▶ _TASK STATEMENT_:
Reproduce nothing but the lines from the one with "class: Mammalia" down to the last line of the data below.

Records from a data collection
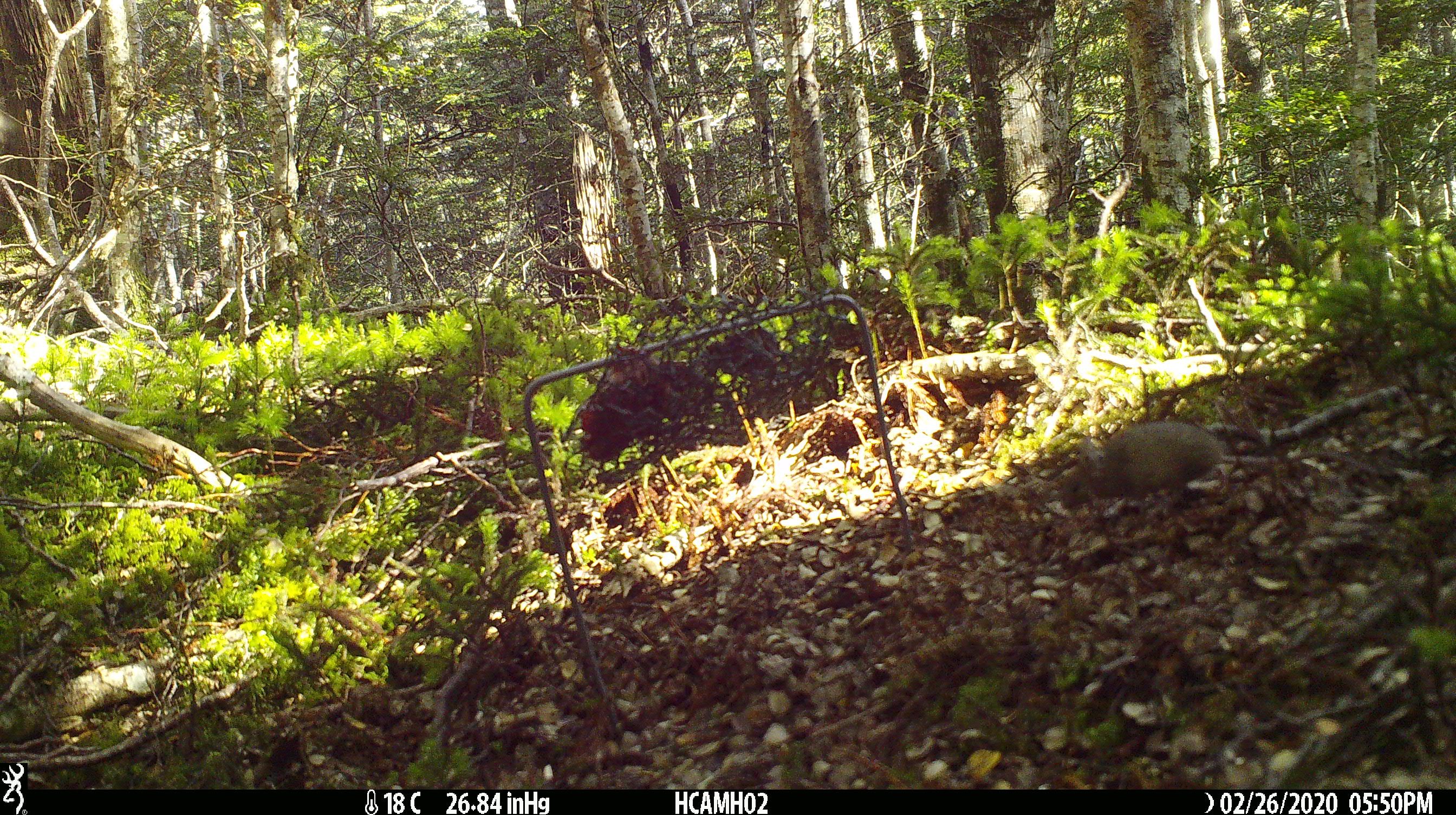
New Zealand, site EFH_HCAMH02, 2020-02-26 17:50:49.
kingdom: Animalia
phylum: Chordata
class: Mammalia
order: Rodentia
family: Muridae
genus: Mus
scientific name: Mus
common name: mouse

▶ _ANSWER AREA_:
class: Mammalia
order: Rodentia
family: Muridae
genus: Mus
scientific name: Mus
common name: mouse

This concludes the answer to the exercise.